Researchers calculated the number of surgeries that took place between 1996 and 2003 and estimated that approximately 2,750 bariatric procedures took place across the country. While numbers remained fairly steady throughout the 1990s, the number of surgeries performed on teens tripled from 2000 to 2003. The results were published in the Archives of Pediatrics & Adolescent Medicine.
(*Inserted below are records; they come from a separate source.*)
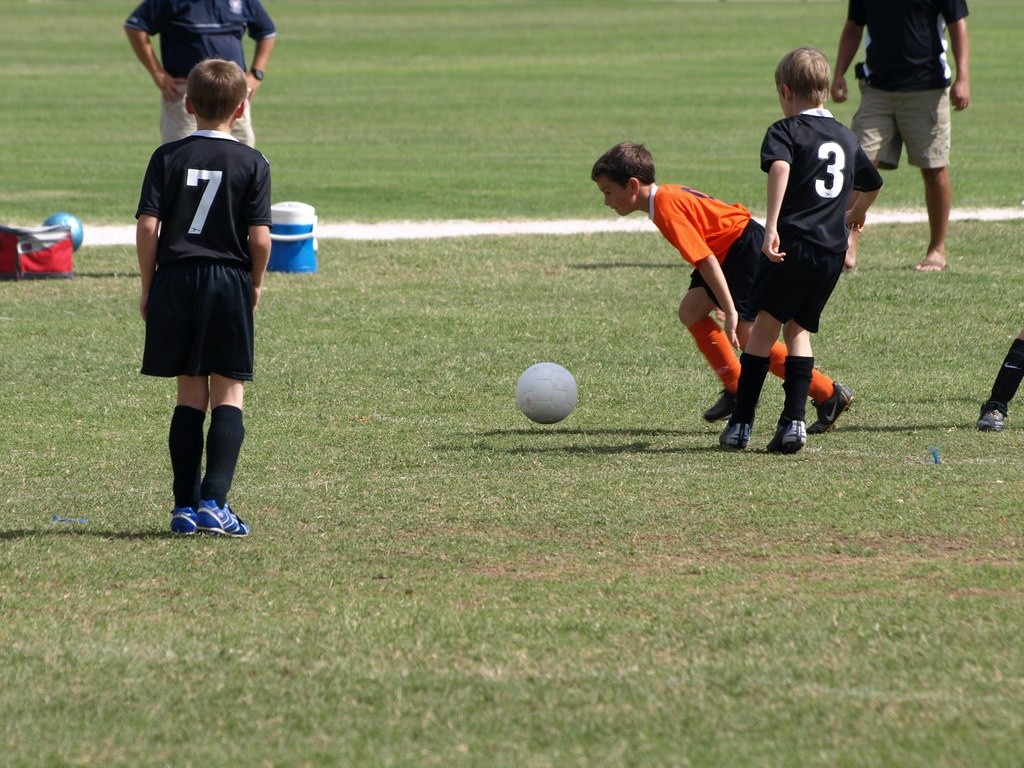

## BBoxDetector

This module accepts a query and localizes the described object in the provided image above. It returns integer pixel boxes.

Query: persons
[976,329,1024,432]
[124,0,277,146]
[136,59,271,537]
[721,45,883,450]
[592,141,855,435]
[832,0,970,271]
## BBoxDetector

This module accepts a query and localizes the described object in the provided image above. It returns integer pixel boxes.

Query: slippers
[917,260,947,272]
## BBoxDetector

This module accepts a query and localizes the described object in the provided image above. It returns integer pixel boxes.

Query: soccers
[42,211,84,253]
[515,362,578,424]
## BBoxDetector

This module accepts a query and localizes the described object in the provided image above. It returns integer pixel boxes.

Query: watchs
[250,68,264,80]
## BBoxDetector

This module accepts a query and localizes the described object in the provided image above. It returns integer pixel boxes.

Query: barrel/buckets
[264,200,317,274]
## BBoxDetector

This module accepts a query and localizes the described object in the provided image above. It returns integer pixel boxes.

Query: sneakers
[169,506,199,534]
[198,500,249,537]
[766,417,807,453]
[719,422,755,449]
[703,389,761,424]
[976,408,1007,431]
[806,381,855,434]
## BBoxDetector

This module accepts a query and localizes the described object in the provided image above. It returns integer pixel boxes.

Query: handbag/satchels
[0,224,74,280]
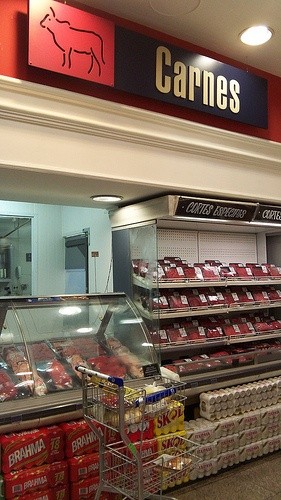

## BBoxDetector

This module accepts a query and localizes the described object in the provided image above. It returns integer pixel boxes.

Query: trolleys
[75,363,222,499]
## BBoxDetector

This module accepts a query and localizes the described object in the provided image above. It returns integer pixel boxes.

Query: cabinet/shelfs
[110,195,280,405]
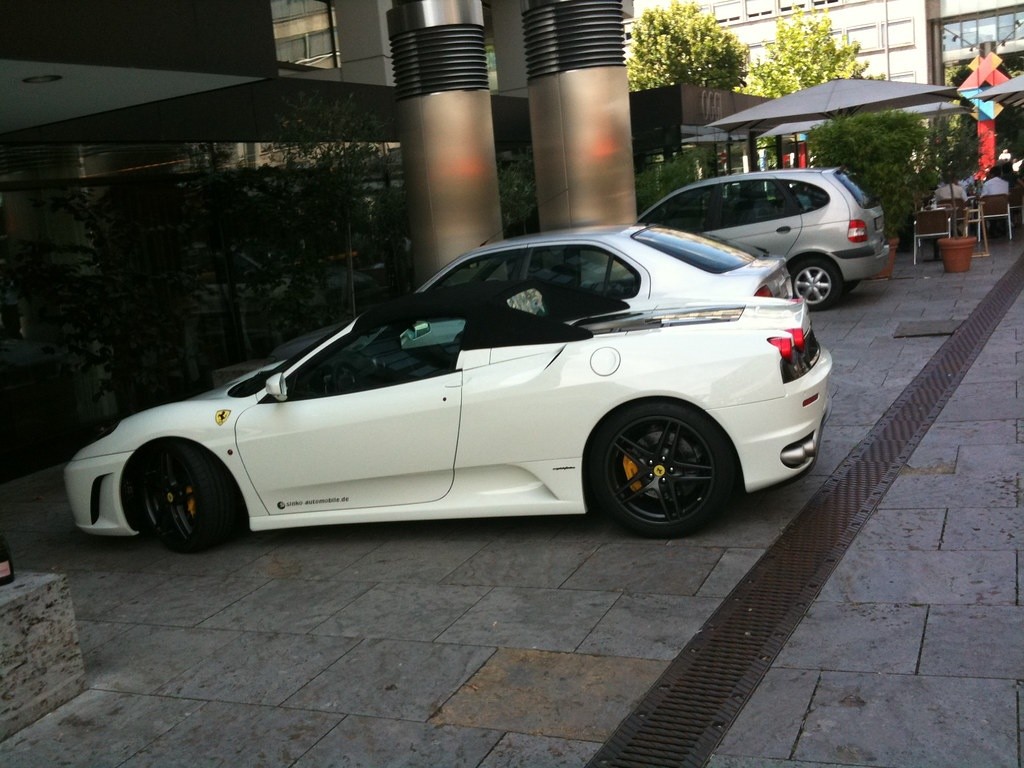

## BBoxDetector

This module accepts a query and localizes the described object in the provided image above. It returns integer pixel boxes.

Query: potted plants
[805,105,946,280]
[937,113,984,273]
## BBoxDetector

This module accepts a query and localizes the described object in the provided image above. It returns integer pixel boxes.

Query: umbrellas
[704,73,1024,140]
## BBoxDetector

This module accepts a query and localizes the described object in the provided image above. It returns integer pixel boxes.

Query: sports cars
[63,291,832,554]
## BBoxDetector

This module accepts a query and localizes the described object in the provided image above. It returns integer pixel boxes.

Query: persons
[933,162,1024,237]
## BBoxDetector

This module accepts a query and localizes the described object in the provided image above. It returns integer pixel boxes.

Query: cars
[264,167,890,367]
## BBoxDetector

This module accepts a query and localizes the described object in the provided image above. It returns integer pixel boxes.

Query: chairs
[978,194,1013,242]
[913,207,951,265]
[936,198,969,237]
[551,263,577,288]
[1009,186,1024,223]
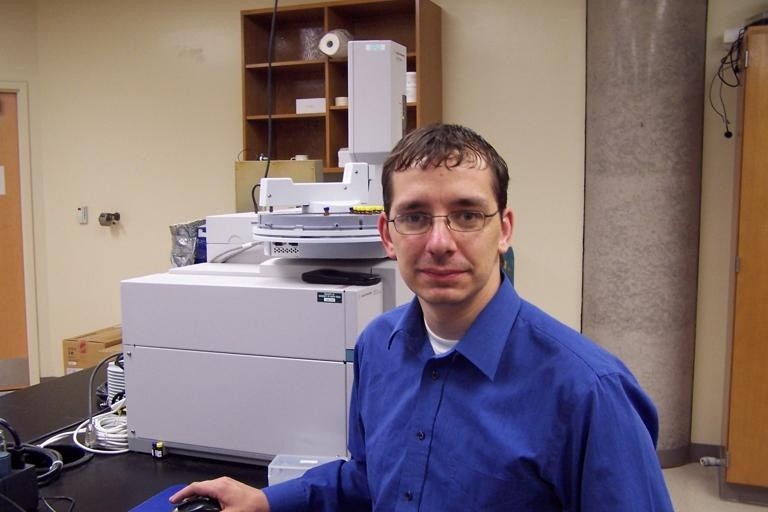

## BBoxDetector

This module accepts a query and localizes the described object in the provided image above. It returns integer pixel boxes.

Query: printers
[205,208,302,264]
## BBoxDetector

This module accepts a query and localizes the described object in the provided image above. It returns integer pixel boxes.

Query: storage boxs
[63,327,124,375]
The number of teens undergoing procedures like gastric bypass surgery is still relatively small - less than one percent of weight loss surgeries performed - the fact that the number of surgeries have tripled in the past few years speaks to the growing problem of youth obesity. Obesity is becoming an epidemic in the U.S. and worldwide and it is impacting children at a greater rate than any other age group.
Adolescents are exposed to fast food advertising on a regular basis. They are bombarded by junk food wherever they turn - in vending machines, school cafeterias, fast food outlets and shopping centers. Some progress is being made to help curb childhood obesity, like removing soda from many school vending machines, but there is so much more that needs to be done. Teens need to be better educated about the dangers of junk food and taught how to make healthy food choices. Schools need to do away with vending machines and provide more nutritional foods in cafeterias. Parents need to remove sweets and refined carbohydrates from the home. There is a popular saying that children are our future. But if we continue to lead our children down this dangerous path we may end up outliving them.